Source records
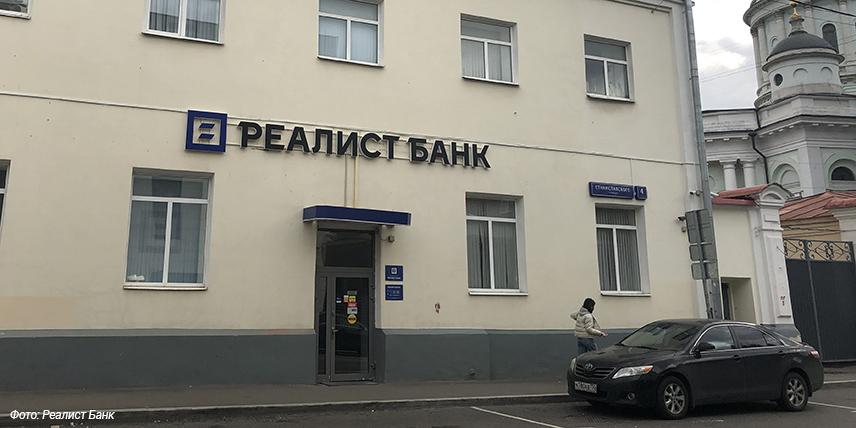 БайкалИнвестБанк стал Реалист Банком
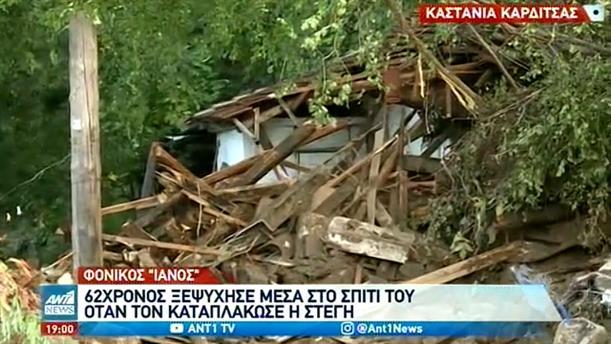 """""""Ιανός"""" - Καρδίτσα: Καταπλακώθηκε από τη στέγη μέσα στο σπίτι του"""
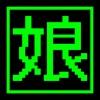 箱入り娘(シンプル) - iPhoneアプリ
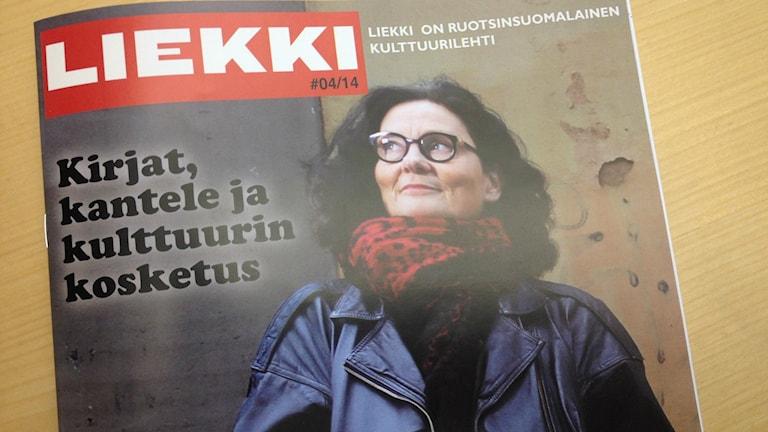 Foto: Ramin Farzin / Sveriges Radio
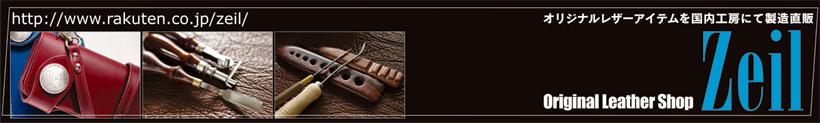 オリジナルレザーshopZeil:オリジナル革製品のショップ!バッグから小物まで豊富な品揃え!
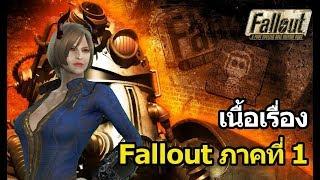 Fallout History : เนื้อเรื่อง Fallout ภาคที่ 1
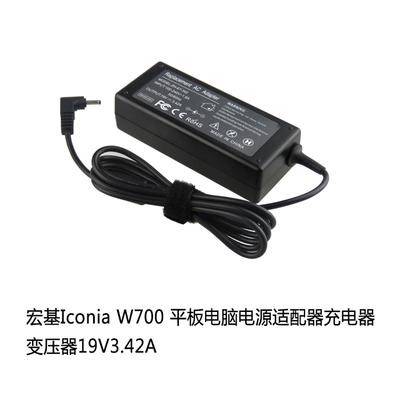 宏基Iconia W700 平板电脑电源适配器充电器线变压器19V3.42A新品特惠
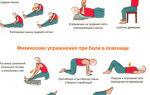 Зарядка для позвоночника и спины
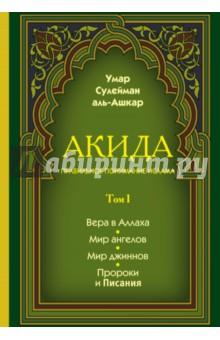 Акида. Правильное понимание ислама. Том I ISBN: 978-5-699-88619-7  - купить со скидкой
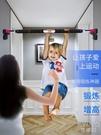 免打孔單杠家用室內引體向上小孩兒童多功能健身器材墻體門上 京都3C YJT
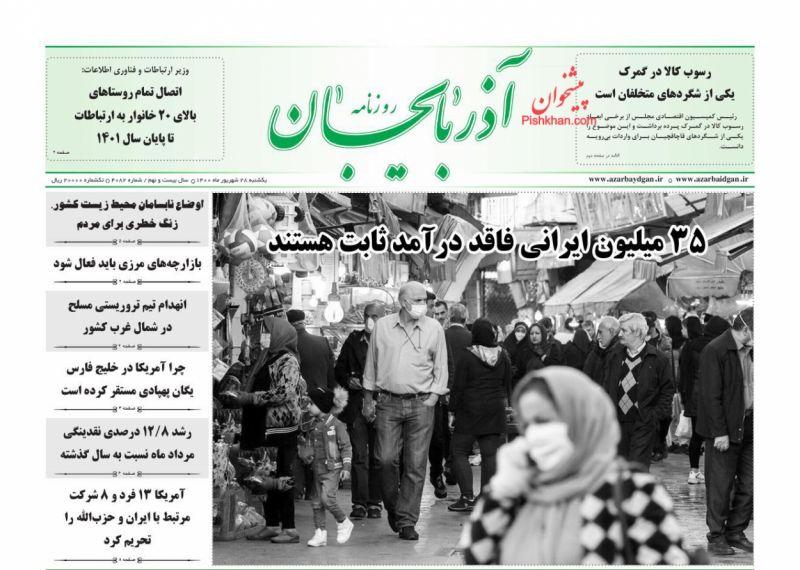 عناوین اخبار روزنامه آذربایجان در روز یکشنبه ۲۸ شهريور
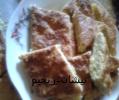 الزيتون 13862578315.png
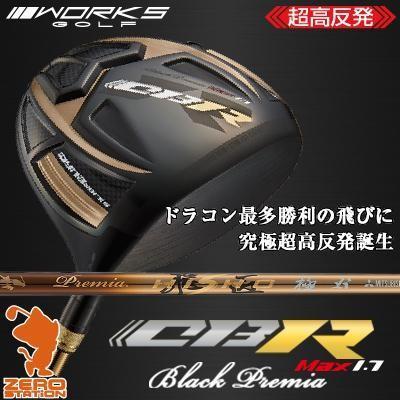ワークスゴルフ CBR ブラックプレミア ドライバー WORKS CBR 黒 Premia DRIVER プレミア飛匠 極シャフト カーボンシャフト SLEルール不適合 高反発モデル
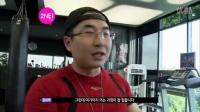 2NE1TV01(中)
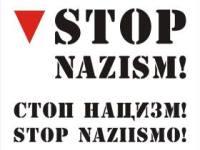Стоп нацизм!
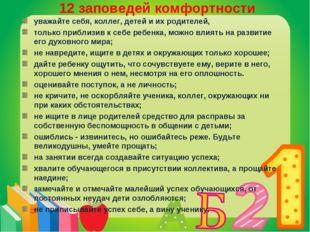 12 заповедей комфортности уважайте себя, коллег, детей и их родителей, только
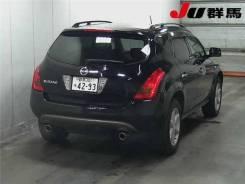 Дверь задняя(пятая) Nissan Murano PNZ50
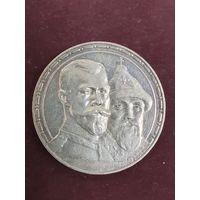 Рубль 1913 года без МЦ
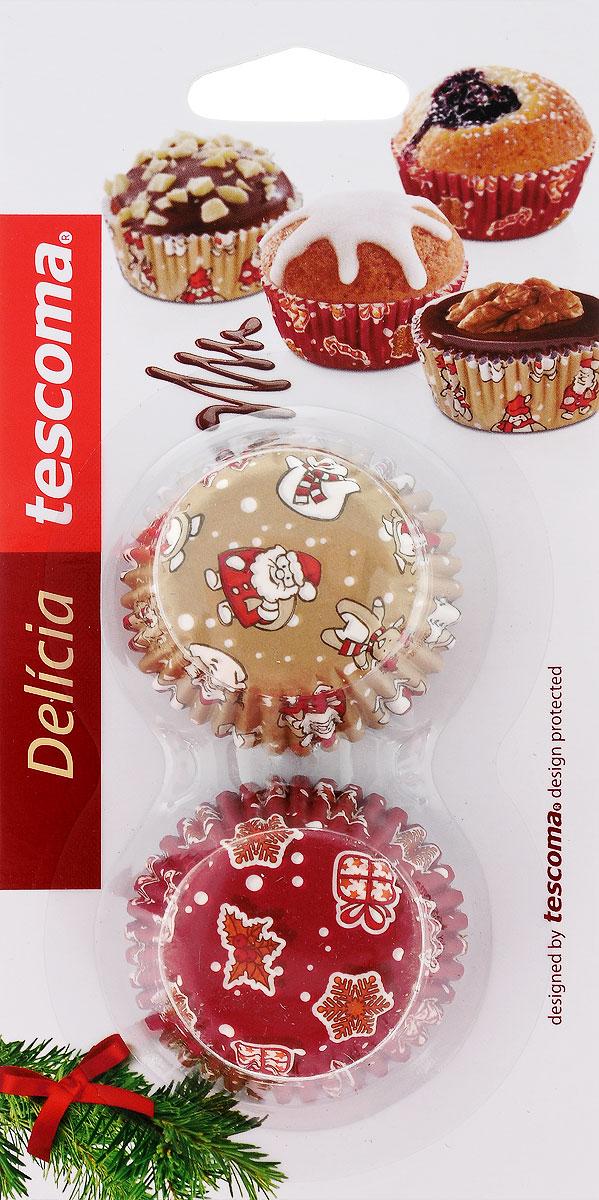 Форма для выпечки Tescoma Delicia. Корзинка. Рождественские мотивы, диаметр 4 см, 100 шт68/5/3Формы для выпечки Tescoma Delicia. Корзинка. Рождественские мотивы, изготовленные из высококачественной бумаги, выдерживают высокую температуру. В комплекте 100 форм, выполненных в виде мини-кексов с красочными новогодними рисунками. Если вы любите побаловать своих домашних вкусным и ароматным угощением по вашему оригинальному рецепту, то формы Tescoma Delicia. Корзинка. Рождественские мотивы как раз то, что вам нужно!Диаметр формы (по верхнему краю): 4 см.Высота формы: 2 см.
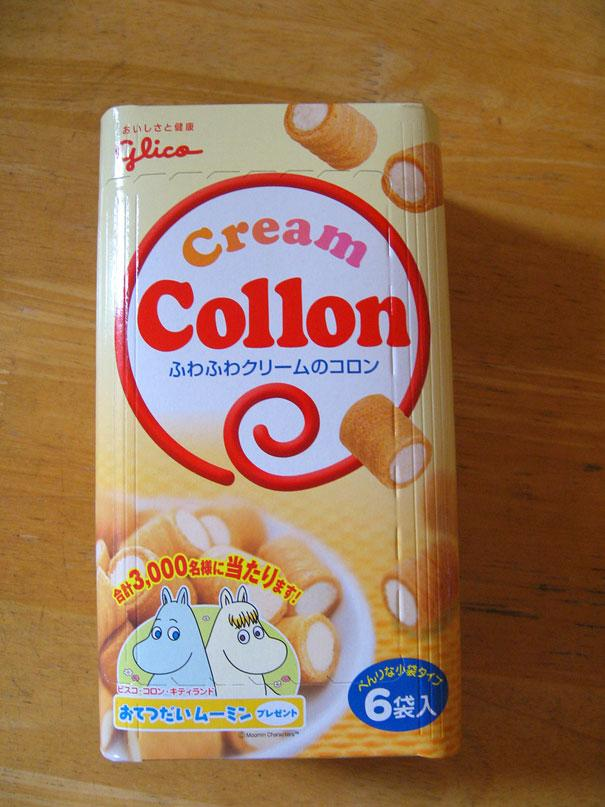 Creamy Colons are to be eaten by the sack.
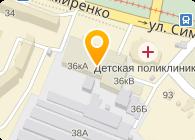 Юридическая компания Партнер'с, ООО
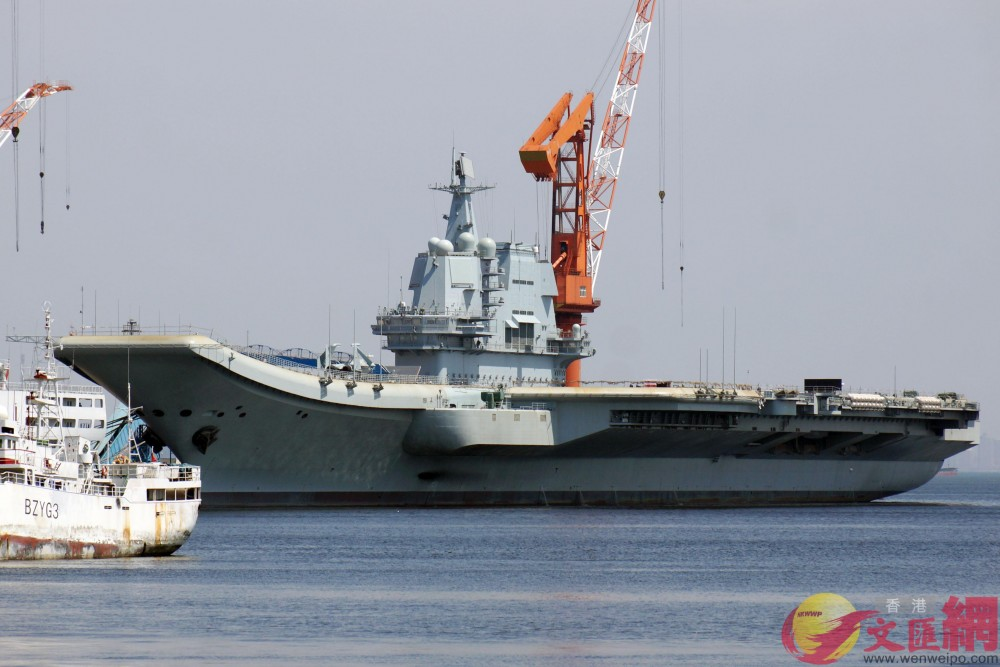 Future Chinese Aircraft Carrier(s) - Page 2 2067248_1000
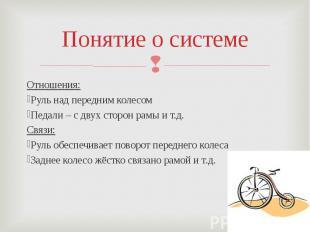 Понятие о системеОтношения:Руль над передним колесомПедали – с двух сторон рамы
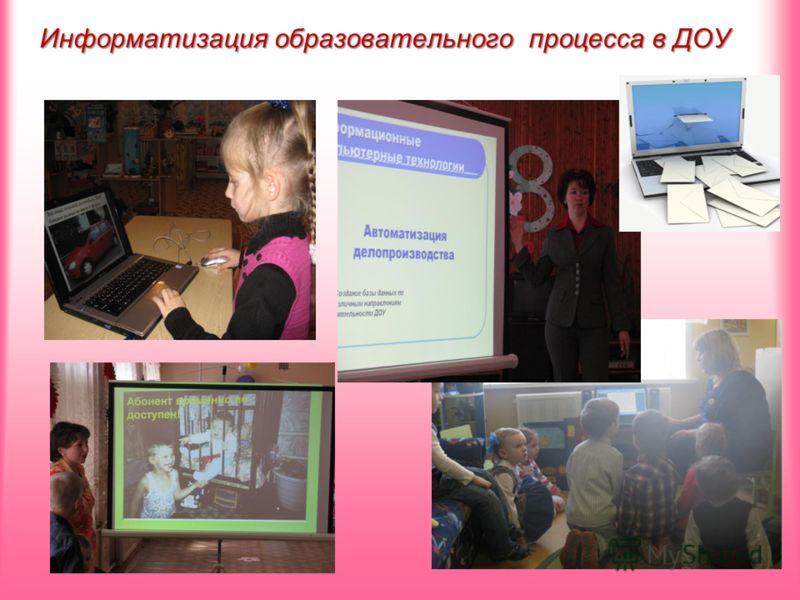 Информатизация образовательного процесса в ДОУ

[WHAT THE TASK ASKS]: Retype all the data exactly, please, without pictures.

[EXPECTED ANSWER]:
 БайкалИнвестБанк стал Реалист Банком
 """""""Ιανός"""" - Καρδίτσα: Καταπλακώθηκε από τη στέγη μέσα στο σπίτι του"""
 箱入り娘(シンプル) - iPhoneアプリ
 Foto: Ramin Farzin / Sveriges Radio
 オリジナルレザーshopZeil:オリジナル革製品のショップ!バッグから小物まで豊富な品揃え!
 Fallout History : เนื้อเรื่อง Fallout ภาคที่ 1
 宏基Iconia W700 平板电脑电源适配器充电器线变压器19V3.42A新品特惠
 Зарядка для позвоночника и спины
 Акида. Правильное понимание ислама. Том I ISBN: 978-5-699-88619-7  - купить со скидкой
 免打孔單杠家用室內引體向上小孩兒童多功能健身器材墻體門上 京都3C YJT
 عناوین اخبار روزنامه آذربایجان در روز یکشنبه ۲۸ شهريور
 الزيتون 13862578315.png
ワークスゴルフ CBR ブラックプレミア ドライバー WORKS CBR 黒 Premia DRIVER プレミア飛匠 極シャフト カーボンシャフト SLEルール不適合 高反発モデル
 2NE1TV01(中)
Стоп нацизм!
 12 заповедей комфортности уважайте себя, коллег, детей и их родителей, только
 Дверь задняя(пятая) Nissan Murano PNZ50
 Рубль 1913 года без МЦ
 Форма для выпечки Tescoma Delicia. Корзинка. Рождественские мотивы, диаметр 4 см, 100 шт68/5/3Формы для выпечки Tescoma Delicia. Корзинка. Рождественские мотивы, изготовленные из высококачественной бумаги, выдерживают высокую температуру. В комплекте 100 форм, выполненных в виде мини-кексов с красочными новогодними рисунками. Если вы любите побаловать своих домашних вкусным и ароматным угощением по вашему оригинальному рецепту, то формы Tescoma Delicia. Корзинка. Рождественские мотивы как раз то, что вам нужно!Диаметр формы (по верхнему краю): 4 см.Высота формы: 2 см.
 Creamy Colons are to be eaten by the sack.
 Юридическая компания Партнер'с, ООО
 Future Chinese Aircraft Carrier(s) - Page 2 2067248_1000
 Понятие о системеОтношения:Руль над передним колесомПедали – с двух сторон рамы
 Информатизация образовательного процесса в ДОУ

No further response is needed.